Book 1: The Golden Compass, Italian version by Marina Astrologo and Alfredo Tutino, 354 pages
Book 2: The Subtle Knife, Italian version by Alfredo Tutino, 292 pages
Book 3: The Amber Spyglass, Italian version by Francesco Bruno, 454 pages
All three: as published by Salani, hardcover edition.
Before everything else, I have to point out two things. One, I am a believer. Two, I knew what I was going into.
You see, I had first read The Golden Compass sometime around 1997. I could still remember the general storyline, but it impressed me so little it took me 4 years to get to book 2. The Subtle Knife I could only recall a couple of scenes from, and it impressed me even less. I had that nagging feeling you get when you miss the end of a movie or a story, but I never really intended to go back to it. Until now, 10 years later, The Golden Compass came up when I was looking for books set in Norway (which it isn’t, BTW) (but we are going there to look for Northern Lights, so it made sense, in a way), and I had the chance to get all three of them from the library and the time to read them back to back.
So now. So now I am all angry and sad about these books.

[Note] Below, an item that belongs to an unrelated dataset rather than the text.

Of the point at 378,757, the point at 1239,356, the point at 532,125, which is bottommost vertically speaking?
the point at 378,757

I’m sad, because it’s clear that nothing of the true message of God and the Church ever reached the author, even when he was being educated as a Christian. Because most of the message he is conveying — i.e. that humans should build everything that is good, and be “all those difficult things like cheerful and kind and curious and patient”, to create “the Republic of Heaven” in this world — is not so different from what my faith tells me. Except, of course, that the motive behind all that will be different if you believe in God. I’m sad whenever I meet people who are told (and grow up to tell others) that God is a mean and tyrannical being asking you to renounce everything that there is to enjoy in the world. Because that’s definitely not the God I know: the God that created all that is good for us and gave it to us.
And I’m angry, because any theme you want to write about, you have to read up on and know well, but when the theme is the Church it seems that everyone can write whatever they like, no matter how bad. And I’m particularly angry that this is marketed as a children book, and as a fantasy book, and many will read it completely unprepared, not expecting to be thinking about what they believe. I do understand the author has a message to convey, but I feel he is doing so unfairly.
I’m not being disingenuous. I know well that there are atheists and agnostics in this world, and of course everyone is free to believe in what they like. And I know the Church has been wrong and tyrannical and dangerous. But it has also been loving, and saint, and full of Grace, and it’s not right to point out the one aspect and fully misunderstand or misrepresent the other. And because everyone is free to believe in what they like, we should all start by respecting other people’s beliefs.
And I’m sorry about all this, because Pullman is clearly a good storyteller, he created a believable story and (many) believable words. Even without all the theological implications, I found these less than stellar, but still good, readable, enjoyable. I’m glad I finally read the last part of the story. Too bad I feel that the whole work is unfair and disrespectful.